MEDELLIN, Colombia – A new Medellin, offering a mass transit system, tourist destinations and greater security, will welcome Pope Francis on Sept. 9, when he makes a stop in the city during his visit to Colombia, the Medellin Convention & Visitors Bureau said.
The change is “evident when you compare the Medellin of the late 1980s,” when the late Pope John Paul II visited, “to the city that will welcome Francis,” the bureau said in a statement.
Medellin “was about to experience one of its most violent periods: more than 6,300 homicides 1991,” the bureau said, adding that “the panorama has changed drastically today” since the level of violence has fallen “more than 90 percent,” with 2016 ending with 534 homicides.
This transformation has led to a rebound in tourism, with the industry growing about 247 percent in the past nine years.
“Today, Medellin has positioned itself internationally as a destination for big events and hosted happenings like the World Economic Forum (2015) and the World Urban Forum in 2014,” the Medellin Convention & Visitors Bureau said.
On July 5, 1986, John Paul II arrived in Medellin, four days after traveling to Colombia for a seven-day visit that took him to 10 cities.
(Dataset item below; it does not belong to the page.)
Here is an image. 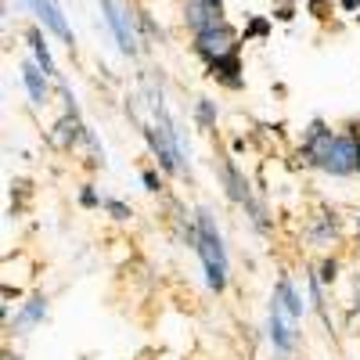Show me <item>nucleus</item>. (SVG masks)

One of the projects that has boosted development in Medellin, the capital of Antioquia province, is a mass transportation system that includes a metro, cable cars, buses and streetcars, the bureau said.
Olaya Herrera International Airport, where Pope John Paul II celebrated Mass before 1.2 million people in 1986, will welcome Francis and nearly 2 million of the faithful.
Medellin, whose population is now officially estimated at around 2.4 million, also boasts sports facilities, infrastructure projects and urban renewal initiatives, such as the electric staircases in Comuna 13 that changed the district’s face and improved the lives of thousands of residents of the impoverished area.
Pope Francis’s visit will be a “historic event for Medellin, which will be positioned on the global scene, since just four cities have been selected,” the Medellin Convention & Visitors Bureau said.